◆ Activity ◆
Search the entries below for "Wellington", and copy each line where it appears.

Stored data entries
────

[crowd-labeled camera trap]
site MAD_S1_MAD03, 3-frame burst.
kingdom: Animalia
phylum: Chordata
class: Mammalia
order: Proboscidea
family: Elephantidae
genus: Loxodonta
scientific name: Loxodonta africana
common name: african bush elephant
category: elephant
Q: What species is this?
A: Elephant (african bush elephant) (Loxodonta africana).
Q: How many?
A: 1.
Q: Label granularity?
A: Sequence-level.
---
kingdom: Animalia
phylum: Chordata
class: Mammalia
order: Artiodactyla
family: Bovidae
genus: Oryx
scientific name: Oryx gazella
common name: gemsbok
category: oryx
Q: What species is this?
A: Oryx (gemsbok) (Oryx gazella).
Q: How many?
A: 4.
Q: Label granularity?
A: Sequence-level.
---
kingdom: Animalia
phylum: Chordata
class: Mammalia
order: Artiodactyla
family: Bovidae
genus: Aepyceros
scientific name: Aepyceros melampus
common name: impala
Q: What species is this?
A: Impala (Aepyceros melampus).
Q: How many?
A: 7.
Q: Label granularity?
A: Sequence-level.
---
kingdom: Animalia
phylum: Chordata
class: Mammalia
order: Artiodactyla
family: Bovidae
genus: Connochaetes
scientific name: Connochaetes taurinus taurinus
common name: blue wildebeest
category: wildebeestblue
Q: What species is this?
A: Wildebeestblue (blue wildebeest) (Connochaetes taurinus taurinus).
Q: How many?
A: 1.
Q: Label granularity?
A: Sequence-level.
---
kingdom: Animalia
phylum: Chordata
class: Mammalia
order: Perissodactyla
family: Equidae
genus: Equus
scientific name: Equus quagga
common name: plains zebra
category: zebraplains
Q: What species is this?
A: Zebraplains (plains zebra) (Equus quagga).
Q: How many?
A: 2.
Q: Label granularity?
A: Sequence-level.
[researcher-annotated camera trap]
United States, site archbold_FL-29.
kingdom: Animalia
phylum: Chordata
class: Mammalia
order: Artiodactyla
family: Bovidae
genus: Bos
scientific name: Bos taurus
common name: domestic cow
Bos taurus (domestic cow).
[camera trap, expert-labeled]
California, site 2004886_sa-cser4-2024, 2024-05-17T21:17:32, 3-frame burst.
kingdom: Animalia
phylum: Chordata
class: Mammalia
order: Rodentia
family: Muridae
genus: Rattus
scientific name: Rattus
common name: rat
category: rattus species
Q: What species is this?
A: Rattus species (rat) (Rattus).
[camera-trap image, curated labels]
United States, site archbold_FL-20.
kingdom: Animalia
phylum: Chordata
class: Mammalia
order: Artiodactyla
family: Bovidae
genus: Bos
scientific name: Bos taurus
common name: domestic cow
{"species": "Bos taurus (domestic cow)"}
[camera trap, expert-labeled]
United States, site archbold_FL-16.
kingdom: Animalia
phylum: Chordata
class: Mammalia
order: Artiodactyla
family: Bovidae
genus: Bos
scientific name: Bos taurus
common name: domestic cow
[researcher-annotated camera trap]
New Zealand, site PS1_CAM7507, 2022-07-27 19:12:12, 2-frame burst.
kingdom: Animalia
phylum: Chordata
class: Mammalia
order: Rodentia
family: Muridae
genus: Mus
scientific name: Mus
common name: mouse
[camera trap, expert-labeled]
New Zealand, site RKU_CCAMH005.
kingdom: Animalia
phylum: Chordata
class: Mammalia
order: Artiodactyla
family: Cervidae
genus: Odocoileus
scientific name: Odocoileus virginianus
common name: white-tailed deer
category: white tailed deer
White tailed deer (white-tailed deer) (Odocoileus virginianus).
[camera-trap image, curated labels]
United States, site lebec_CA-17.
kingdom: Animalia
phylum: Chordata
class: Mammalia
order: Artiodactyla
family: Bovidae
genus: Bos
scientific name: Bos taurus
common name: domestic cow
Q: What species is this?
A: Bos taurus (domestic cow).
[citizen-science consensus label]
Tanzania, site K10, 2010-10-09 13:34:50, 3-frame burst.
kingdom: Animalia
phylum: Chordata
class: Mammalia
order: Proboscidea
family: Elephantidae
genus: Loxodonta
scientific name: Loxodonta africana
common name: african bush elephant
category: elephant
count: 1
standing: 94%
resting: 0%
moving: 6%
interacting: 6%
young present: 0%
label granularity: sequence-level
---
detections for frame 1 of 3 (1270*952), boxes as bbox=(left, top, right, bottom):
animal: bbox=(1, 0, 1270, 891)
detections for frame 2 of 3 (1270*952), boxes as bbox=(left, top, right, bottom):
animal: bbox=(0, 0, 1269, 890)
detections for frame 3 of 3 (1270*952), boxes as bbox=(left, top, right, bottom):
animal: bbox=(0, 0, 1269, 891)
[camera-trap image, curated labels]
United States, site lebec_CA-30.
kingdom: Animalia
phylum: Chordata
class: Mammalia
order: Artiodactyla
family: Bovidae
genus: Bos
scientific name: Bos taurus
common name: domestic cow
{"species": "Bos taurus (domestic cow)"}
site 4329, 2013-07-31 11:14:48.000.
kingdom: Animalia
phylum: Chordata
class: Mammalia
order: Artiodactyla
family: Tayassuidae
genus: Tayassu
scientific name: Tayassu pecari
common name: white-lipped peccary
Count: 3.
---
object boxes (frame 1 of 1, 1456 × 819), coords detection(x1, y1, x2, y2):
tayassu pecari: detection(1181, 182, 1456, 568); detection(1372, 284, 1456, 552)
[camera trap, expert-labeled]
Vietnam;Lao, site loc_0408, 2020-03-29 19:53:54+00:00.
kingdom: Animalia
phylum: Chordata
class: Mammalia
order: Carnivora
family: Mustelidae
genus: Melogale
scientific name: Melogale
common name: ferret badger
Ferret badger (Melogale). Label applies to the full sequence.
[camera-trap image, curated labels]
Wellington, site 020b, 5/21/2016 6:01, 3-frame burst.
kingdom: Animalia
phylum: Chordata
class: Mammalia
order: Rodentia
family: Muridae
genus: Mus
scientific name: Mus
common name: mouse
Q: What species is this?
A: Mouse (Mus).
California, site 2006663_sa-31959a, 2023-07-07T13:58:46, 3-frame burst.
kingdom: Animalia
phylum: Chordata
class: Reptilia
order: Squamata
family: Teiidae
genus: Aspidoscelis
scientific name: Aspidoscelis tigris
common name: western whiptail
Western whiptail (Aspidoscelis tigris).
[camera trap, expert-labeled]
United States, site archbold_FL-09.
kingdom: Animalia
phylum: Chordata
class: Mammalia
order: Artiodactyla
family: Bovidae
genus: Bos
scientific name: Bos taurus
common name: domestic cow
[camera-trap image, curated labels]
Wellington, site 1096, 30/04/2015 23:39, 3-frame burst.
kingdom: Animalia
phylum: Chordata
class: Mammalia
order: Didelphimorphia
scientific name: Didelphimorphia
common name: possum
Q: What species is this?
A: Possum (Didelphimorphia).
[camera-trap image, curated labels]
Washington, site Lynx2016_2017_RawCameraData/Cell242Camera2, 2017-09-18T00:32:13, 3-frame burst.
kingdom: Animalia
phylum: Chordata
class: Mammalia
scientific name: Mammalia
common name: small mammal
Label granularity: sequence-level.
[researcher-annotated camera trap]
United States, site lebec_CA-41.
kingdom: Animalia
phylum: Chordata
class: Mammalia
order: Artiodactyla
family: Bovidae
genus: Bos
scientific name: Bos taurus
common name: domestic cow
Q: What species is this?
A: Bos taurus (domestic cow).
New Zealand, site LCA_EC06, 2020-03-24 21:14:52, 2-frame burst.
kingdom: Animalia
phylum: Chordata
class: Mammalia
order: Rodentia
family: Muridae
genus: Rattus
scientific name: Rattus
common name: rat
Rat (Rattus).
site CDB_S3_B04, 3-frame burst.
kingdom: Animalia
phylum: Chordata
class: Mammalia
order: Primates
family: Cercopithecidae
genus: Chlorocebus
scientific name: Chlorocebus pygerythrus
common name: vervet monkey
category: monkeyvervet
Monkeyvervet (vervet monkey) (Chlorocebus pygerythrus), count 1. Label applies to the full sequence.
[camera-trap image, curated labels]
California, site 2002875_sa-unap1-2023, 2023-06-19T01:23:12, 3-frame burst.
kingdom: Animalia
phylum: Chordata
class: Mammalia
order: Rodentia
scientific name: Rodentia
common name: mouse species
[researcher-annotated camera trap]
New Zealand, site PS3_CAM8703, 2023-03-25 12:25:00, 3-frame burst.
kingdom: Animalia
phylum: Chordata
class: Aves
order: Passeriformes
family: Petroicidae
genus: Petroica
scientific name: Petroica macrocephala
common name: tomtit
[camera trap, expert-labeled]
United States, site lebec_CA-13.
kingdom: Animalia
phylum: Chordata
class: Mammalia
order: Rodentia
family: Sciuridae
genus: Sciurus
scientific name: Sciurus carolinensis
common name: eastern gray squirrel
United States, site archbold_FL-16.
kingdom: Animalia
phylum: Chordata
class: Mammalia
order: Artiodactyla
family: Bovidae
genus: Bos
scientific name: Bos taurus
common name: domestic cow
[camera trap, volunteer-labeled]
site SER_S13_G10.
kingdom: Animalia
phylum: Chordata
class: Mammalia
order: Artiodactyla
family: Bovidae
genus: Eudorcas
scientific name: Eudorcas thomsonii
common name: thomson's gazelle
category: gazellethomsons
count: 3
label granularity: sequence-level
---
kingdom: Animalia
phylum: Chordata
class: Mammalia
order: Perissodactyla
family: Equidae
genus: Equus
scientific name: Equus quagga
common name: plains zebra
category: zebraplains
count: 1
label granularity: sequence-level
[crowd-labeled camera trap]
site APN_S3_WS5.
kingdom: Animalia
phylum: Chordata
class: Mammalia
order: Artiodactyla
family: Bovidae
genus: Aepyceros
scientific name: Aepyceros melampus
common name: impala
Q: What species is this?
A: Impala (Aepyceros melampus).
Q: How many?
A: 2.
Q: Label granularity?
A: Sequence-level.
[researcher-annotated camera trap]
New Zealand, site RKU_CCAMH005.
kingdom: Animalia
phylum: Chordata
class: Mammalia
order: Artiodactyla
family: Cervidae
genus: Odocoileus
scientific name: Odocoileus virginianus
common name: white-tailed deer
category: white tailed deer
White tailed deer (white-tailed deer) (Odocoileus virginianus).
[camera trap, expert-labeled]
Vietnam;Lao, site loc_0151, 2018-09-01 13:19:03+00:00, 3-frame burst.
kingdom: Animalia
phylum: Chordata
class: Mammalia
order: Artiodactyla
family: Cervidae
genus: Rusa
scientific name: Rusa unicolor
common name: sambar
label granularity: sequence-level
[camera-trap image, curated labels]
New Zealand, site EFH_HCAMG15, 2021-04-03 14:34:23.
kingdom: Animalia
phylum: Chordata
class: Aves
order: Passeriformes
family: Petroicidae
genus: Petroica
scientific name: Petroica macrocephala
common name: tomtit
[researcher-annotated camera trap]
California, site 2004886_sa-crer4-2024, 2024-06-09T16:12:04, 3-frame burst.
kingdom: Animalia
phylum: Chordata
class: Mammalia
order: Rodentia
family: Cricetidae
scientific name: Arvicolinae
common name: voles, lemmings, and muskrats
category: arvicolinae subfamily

────

◆ Your solution ◆
Wellington, site 020b, 5/21/2016 6:01, 3-frame burst.
Wellington, site 1096, 30/04/2015 23:39, 3-frame burst.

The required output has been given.